> [Source document]
*** Begin section ***

ERmod Wiki

Approximate solvation free energy calculator

Brought to you by: drmaruyama, e1kojima, kenkasa, nbykmtb, ssakuraba

ProteinSolvation

Free energy calculation of protein solvation with explicit solvent

Since the protein is a large solute, its solvation free energy calculation requires special treatment. Below is the list of cares required to calculate the solvation free energy calculation.

Recommended to read:
Free-energy analysis of hydration effect on protein with explicit solvent: Equilibrium fluctuation of cytochrome c, J. Chem. Phys., 134, 041105 (2011).

System setup and water box size

The box size of the simulation system needs to be more than twice of the protein. Within the periodic boundary condition, the box size of twice the solute size is the minimum required to make the energetics right.

The counterions are often introduced to neutralize the system in MD. They are usually dilute and sweep the configuration space quite slowly. In order to reduce the computation time, it is recommended that counterions not be placed in the system. The system can be apparently non-neutral, however, the effect of the apparent non-neutrality is handled by the self-energy correction scheme in the Ewald and PME methods. This correction scheme is implemented in slvfe as default when the periodic boundary condition is employed. To turn off the correction, set "slfslt='not'" in parameters_fe; see Parameter files for slvfe for detailed description.

*** End section ***

> [Actions to take]
a. List the usernames credited under "Brought to you by" on the ERmod wiki page about protein solvation.
b. Proceed with the ERmod wiki page on protein solvation free energy, picking up right after its final sentence.

> [Records supplied]
*** Begin section ***

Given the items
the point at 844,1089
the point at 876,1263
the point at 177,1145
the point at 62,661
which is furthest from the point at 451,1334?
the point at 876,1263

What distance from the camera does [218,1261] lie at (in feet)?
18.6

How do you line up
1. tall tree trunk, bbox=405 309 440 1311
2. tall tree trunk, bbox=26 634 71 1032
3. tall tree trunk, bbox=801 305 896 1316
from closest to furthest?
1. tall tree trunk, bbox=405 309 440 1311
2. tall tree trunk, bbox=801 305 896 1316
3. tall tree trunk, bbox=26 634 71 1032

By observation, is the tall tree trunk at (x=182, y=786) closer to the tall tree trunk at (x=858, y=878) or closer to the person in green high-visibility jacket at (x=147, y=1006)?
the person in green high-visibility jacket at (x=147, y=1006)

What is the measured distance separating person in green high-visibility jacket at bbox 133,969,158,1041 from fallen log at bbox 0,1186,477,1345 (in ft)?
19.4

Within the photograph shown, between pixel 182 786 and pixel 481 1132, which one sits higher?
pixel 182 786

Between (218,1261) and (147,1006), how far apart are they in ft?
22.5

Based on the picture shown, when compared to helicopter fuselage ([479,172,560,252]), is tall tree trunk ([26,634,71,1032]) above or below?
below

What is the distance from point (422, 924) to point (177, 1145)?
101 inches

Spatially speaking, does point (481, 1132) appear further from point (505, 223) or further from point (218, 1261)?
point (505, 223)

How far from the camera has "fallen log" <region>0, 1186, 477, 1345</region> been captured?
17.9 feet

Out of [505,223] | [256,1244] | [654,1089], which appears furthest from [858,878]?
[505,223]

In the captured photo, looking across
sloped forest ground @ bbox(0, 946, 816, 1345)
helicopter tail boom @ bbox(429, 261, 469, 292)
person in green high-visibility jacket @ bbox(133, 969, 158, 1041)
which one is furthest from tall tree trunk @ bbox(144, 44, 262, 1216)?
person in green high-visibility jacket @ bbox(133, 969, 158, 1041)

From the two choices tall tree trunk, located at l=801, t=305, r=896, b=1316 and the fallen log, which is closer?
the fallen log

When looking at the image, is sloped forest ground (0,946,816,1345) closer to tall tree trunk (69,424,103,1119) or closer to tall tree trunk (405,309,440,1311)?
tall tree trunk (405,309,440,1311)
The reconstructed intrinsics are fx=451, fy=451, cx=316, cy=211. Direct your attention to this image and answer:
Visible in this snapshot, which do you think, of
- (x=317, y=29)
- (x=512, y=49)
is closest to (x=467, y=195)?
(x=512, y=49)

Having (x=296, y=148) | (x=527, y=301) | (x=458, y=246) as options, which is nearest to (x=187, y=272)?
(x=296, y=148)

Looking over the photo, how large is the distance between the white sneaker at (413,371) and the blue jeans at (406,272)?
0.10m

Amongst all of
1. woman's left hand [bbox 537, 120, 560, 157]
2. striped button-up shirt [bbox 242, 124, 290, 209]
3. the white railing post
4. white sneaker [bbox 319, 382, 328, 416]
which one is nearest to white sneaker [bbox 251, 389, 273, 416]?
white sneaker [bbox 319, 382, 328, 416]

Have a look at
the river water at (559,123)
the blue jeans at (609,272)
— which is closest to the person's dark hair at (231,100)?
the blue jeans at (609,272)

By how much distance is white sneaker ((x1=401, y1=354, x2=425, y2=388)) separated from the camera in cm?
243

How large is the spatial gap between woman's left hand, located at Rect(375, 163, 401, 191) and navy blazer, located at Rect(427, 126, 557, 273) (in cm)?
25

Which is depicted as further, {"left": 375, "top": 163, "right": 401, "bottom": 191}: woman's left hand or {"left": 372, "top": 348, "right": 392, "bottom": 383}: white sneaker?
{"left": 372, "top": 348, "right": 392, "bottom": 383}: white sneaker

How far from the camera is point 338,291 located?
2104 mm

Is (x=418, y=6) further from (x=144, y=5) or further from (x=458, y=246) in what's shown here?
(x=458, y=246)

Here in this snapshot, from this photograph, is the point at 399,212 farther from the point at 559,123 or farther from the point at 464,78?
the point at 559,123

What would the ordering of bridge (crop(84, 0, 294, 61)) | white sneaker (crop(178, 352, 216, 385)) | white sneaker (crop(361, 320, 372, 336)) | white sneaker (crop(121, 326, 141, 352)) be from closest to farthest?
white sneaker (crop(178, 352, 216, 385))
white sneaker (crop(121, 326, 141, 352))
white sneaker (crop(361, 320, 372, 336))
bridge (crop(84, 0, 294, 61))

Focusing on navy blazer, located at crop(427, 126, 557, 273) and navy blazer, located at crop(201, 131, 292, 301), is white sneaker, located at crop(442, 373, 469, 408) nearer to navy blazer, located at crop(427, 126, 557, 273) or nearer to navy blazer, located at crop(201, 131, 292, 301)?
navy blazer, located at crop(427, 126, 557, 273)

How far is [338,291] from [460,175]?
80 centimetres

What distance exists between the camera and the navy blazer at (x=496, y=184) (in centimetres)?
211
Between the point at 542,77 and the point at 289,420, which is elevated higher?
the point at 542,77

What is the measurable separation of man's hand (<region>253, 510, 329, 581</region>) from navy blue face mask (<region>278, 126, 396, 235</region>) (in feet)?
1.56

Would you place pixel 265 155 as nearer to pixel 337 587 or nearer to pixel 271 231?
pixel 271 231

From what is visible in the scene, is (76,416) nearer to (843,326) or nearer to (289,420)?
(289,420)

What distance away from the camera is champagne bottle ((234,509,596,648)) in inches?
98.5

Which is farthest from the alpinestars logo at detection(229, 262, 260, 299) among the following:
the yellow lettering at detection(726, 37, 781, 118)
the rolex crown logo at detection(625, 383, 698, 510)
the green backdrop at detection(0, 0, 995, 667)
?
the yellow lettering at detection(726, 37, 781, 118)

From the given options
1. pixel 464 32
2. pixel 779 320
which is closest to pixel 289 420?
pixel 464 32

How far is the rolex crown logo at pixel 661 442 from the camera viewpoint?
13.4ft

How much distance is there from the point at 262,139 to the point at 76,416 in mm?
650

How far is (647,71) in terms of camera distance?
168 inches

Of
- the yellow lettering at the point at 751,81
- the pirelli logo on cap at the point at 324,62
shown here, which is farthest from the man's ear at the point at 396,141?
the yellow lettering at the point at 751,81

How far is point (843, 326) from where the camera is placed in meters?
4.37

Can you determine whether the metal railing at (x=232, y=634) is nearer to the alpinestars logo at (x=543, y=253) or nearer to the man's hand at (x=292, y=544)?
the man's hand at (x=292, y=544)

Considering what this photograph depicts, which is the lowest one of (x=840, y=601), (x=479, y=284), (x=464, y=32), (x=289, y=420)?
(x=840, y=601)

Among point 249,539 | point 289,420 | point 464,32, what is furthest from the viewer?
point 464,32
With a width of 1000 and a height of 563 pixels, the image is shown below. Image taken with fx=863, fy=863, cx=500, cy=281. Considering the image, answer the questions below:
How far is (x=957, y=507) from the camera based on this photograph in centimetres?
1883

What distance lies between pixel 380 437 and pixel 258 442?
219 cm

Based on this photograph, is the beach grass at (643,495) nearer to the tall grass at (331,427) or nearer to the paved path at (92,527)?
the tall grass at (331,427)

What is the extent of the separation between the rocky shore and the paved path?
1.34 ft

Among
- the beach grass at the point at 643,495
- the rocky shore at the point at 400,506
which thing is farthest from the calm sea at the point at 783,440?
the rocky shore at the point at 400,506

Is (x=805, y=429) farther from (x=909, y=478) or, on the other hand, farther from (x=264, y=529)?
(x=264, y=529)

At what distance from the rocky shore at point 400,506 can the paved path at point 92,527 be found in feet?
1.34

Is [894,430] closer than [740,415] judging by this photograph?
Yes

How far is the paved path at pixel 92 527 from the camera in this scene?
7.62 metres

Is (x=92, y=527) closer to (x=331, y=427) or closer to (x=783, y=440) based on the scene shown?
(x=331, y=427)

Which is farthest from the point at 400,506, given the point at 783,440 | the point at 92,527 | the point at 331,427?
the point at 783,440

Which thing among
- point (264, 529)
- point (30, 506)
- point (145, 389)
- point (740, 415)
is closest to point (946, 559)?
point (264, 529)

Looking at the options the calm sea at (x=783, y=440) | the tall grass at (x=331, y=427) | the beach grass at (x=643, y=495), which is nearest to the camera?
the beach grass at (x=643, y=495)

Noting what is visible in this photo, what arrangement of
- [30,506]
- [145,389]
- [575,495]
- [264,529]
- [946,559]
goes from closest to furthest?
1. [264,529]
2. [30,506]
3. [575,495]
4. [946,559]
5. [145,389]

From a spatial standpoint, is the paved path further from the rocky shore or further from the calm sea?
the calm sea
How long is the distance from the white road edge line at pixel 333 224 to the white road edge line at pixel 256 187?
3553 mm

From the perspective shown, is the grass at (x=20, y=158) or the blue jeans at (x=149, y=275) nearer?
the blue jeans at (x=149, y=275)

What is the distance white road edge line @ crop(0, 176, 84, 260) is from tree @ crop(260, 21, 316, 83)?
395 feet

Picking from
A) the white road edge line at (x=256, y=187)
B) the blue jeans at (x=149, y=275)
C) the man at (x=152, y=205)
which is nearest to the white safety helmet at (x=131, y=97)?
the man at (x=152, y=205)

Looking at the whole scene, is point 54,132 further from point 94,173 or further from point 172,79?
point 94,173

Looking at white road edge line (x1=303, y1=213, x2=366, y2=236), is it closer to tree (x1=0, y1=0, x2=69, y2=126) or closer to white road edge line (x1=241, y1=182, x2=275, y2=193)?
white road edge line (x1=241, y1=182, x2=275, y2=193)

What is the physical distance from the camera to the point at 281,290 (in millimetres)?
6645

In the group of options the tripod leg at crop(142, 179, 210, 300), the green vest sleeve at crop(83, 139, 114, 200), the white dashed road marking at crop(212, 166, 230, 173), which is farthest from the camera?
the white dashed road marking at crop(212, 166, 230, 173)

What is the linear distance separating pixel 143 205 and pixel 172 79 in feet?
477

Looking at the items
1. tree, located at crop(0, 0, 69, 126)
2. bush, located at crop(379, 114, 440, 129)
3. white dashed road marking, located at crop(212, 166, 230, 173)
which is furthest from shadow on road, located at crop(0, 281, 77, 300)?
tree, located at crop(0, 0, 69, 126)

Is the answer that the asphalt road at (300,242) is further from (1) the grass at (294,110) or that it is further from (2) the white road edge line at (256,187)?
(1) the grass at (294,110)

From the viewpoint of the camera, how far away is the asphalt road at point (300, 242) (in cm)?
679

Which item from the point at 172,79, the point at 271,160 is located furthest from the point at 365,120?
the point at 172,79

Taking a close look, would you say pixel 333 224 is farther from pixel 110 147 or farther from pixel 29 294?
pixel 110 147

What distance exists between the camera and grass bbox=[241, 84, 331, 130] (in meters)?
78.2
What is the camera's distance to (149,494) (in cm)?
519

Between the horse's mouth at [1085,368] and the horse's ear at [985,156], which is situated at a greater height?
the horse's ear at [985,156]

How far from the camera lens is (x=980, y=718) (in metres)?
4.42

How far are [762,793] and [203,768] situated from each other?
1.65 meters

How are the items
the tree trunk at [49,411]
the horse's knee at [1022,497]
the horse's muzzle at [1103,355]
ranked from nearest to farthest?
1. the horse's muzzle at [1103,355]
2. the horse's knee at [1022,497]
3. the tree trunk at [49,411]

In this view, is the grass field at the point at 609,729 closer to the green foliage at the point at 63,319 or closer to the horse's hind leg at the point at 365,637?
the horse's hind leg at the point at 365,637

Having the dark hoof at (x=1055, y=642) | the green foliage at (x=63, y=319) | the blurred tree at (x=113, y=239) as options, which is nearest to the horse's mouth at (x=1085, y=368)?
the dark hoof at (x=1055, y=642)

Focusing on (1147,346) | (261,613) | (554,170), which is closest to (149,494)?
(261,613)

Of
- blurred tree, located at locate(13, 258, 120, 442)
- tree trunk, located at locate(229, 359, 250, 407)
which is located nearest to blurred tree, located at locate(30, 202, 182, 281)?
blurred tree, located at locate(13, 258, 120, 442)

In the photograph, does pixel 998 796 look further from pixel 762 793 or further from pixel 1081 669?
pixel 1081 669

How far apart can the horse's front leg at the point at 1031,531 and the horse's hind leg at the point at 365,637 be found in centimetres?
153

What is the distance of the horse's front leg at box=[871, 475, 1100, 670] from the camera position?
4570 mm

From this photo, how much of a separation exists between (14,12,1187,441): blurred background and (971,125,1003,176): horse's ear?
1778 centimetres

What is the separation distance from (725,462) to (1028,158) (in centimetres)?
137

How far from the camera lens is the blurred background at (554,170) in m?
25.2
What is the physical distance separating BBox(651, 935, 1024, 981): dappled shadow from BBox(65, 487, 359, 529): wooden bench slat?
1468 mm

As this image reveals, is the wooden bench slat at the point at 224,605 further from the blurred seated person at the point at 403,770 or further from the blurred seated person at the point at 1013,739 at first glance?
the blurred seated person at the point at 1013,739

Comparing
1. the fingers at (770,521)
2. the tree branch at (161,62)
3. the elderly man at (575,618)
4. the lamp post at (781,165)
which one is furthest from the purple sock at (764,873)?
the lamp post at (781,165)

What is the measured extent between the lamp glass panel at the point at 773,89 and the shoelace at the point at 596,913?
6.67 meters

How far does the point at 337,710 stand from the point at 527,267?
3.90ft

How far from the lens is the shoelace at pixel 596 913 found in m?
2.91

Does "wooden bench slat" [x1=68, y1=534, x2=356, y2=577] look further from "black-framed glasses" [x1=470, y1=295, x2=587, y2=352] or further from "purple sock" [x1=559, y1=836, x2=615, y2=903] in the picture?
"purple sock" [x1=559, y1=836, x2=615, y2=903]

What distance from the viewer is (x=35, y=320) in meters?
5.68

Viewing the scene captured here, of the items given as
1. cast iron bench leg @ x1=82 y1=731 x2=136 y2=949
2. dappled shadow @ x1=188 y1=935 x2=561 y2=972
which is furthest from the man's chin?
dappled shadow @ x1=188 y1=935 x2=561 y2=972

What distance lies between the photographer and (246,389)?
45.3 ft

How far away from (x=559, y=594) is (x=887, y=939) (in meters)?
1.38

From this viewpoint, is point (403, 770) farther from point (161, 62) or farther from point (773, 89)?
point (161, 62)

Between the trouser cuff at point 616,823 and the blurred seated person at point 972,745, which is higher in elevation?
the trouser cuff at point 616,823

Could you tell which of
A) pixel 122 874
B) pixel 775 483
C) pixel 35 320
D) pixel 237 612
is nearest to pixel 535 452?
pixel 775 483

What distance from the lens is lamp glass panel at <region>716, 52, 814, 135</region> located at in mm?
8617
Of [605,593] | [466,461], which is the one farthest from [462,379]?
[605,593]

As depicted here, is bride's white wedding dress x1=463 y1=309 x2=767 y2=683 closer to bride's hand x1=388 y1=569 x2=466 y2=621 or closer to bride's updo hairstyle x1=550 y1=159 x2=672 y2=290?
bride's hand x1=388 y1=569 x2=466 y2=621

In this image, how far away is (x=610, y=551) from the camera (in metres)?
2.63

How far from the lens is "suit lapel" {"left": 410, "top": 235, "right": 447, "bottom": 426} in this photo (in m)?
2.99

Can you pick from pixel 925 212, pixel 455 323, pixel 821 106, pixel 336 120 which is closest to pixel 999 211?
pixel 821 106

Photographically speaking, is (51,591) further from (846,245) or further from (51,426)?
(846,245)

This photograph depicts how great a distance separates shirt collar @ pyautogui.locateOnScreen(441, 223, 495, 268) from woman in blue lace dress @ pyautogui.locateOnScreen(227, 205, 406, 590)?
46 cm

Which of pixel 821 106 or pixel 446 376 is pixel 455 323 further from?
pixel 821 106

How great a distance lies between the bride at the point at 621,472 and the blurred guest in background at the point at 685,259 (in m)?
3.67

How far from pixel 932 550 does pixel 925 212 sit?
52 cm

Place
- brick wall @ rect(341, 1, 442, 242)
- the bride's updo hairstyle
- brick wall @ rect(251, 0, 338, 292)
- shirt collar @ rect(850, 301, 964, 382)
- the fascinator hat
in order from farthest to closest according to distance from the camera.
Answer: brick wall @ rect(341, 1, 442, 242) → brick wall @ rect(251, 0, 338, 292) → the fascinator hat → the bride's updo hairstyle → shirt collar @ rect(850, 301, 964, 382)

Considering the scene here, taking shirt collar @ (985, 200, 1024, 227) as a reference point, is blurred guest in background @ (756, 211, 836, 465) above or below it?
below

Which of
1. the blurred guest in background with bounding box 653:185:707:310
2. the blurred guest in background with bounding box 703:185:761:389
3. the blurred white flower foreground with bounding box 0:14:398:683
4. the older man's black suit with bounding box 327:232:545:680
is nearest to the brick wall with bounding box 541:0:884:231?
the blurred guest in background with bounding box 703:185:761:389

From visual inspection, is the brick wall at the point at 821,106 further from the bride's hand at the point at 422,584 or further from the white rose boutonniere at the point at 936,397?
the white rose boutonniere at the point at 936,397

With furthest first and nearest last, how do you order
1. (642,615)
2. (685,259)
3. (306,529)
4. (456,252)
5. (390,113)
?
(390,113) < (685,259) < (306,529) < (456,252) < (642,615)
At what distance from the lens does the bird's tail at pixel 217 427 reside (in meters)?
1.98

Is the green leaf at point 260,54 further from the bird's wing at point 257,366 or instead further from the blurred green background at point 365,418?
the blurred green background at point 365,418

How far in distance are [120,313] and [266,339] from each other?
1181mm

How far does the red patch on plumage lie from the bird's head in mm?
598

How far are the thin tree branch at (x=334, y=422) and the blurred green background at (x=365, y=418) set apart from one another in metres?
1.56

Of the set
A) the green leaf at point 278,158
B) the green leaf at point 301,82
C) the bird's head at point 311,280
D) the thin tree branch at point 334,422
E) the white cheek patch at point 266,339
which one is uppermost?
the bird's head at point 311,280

*** End section ***

> [Your responses]
a. drmaruyama, e1kojima, kenkasa, nbykmtb, ssakuraba

b.
Parameter setup

An advantage of the energy-representation method is to allow the molecular flexibility of the solute (and solvent) to be incorporated without any special treatment. When the protein is the solute, however, this advantage may not be effective since the protein structure is too different between solution and vacuum and the structure in vacuum is not informative. In the free-energy calculation of protein, we recommend to fix the structure. In a protein simulation, furthermore, the system size is comparable to the protein size. In this case, the self-energy term of protein depends strongly on the protein orientation when the Ewald or PME is used. The self-energy is the interaction energy of the solute with its own images and the neutralizing background. The orientation dependence of the protein self-energy is a problem of protein MD itself, and is a finite-size effect. In the free-energy calculation, the focus is the solute (protein)-solvent interaction effect. We thus recommend that the finite-size effect be removed in the MD and free-energy analysis. To do so, it is advised to fix the protein orientation in MD and erdst and use an option of insorient = 1 or inscfg = 1 (deprecated) in parameters_er.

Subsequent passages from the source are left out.